0

There are at least two ways of doing the same thing :) ls -l *ABC* and ls -l | grep ABC

But which one is more efficient? Are there others, more efficient?

6
  • 2
    Of course ls -l *ABC*
    – anubhava
    Commented Nov 2, 2017 at 15:23
  • 3
    In almost all cases a single process will be far more efficient than piping.
    – 123
    Commented Nov 2, 2017 at 15:25
  • What's the use case? If you want to pass a list of files to a different program, or iterate over them in your shell script, you shouldn't use ls at all -- not just for performance reasons, but for correctness reasons as well. See Why you shouldn't parse the output of ls Commented Nov 2, 2017 at 15:35
  • 1
    @CharlesDuffy sometimes people just want to list files...
    – 123
    Commented Nov 2, 2017 at 15:42
  • 1
    @123, sure, but it's useful to distinguish whether that's the situation here. And frankly, if someone "just want[s] to list files", it's surprising that performance matters (unless it's a really huge directory, in which case the biggest gains available come by way of telling ls not to sort). Commented Nov 2, 2017 at 15:43

2 Answers 2

4

They do two subtly different things.

ls -l *ABC* lists all entries in the current directory whose names contain ABC (and don't start with .).

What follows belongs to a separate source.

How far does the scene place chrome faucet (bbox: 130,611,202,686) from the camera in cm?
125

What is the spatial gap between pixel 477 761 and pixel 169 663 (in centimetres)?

ls -l | grep ABC lists all entries in the current directory whose names don't start with . and then filters out all lines that don't contain ABC.

ls -l lists user and group names as well as file names, so if there happen to be files owned by a user or group whose name contains ABC, they'll be listed regardless of their names. Most group and user names don't contain uppercase letters, but that's not a firm requirement, and you'll want to do the same thing with other patterns like abc. If the pattern happens to be something contained in the word total, you'll match the first line of the output of ls -l.

More obscurely, file names can legally contain any characters other than / and the null character -- including newlines. Using such a name is a really bad idea, but such a file's name will be listed across two or more lines, and grep operates on lines.

The output of ls -l is intended to be human-readable. It's not really intended to be processed automatically.

ls -l *ABC* says what you mean more clearly and directly. Think about that before you consider performance. Unless your current directory is positively huge, any performance difference is likely to be swamped by the time it takes to print the output.

Having said all that, let's look at the likely performance issues.

In ls -l *ABC*, the *ABC* wildcard is handled by the shell; ls sees only a list of arguments. It requires the shell to scan the current directory and build a sorted list of file names matching the pattern. The ls command will then sort it again (and depending on your shell and locale settings, I'm not certain both sorts will yield the same order). Sorting might be a performance issue for very large directories. (Solution: Avoid making very large directories.) ls will be sorting fewer items than the shell does -- unless everything in the current directory matches *ABC*.

In ls -l | grep ABC, the ls command has to scan the current directory, sort it all, fetch metadata for everything, and then print it all, to have (probably) most of it filtered out by the separate grep process.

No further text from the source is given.